--- Given text ---

== == ==

Basic scenarios to test

Basically we need to test the correctness of data flow through state FSMs described earlier. These tests obviously assume that some mocking of time is happening.

  • Stored data that is never included pruned in necessary timeout

    • A block (and/or a chunk) is added to the store.
    • We never note that the respective candidate is included.
    • Until a defined timeout the data in question is available.
    • After this timeout the data is no longer available.
  • Stored data is kept until we are certain it is finalized.

    • A block (and/or a chunk) is added to the store.
    • It is available.
    • Before the inclusion timeout expires notify storage that the candidate was included.
    • The data is still available.
    • Wait for an absurd amount of time (longer than 1 day).
    • Check that the data is still available.
    • Send finality notification about the block in question.
    • Wait for some time below finalized data timeout.
    • The data is still available.
    • Wait until the data should have been pruned.
    • The data is no longer available.
  • Fork-awareness of the relay chain is taken into account

    • Block B1 is added to the store.
    • Block B2 is added to the store.
    • Notify the subsystem that both B1 and B2 were included in different leafs of relay chain.
    • Notify the subsystem that the leaf with B1 was finalized.
    • Leaf with B2 is never finalized.
    • Leaf with B2 is pruned and its data is no longer available.
    • Wait until the finalized data of B1 should have been pruned.
    • B1 is no longer available.

== == ==

--- Material provided ---

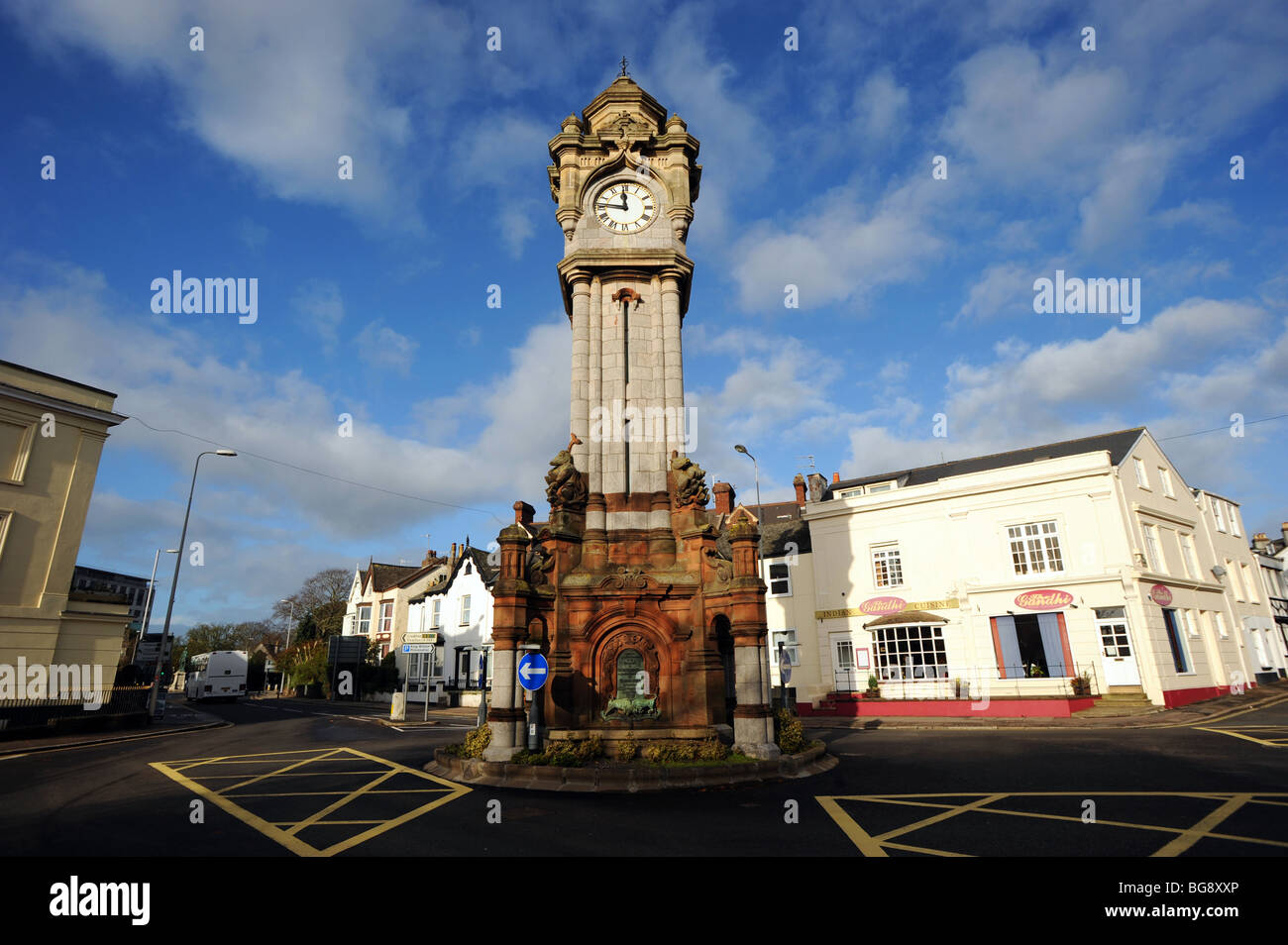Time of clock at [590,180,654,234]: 11:46
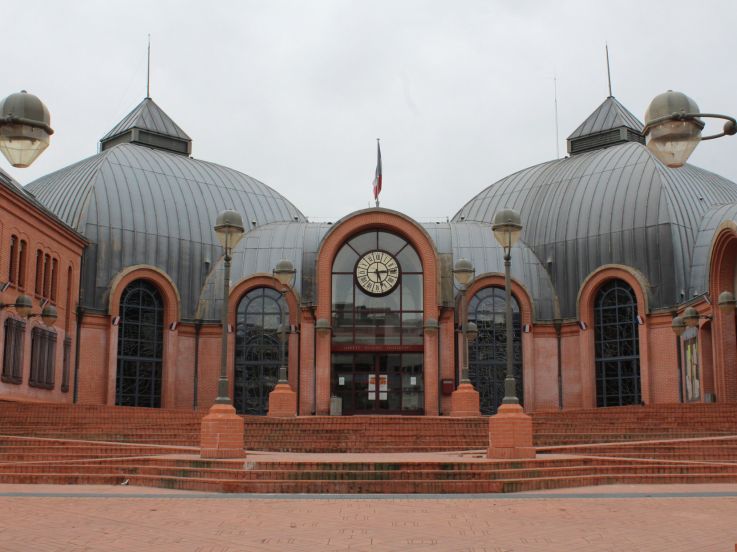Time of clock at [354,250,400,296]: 5:14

== == ==

--- What to do ---
Translate into Spanish this sentence from the text on basic test scenarios: "These tests obviously assume that some mocking of time is happening."

--- Written answer ---
Obviamente, estas pruebas presuponen que se está realizando cierta simulación del tiempo.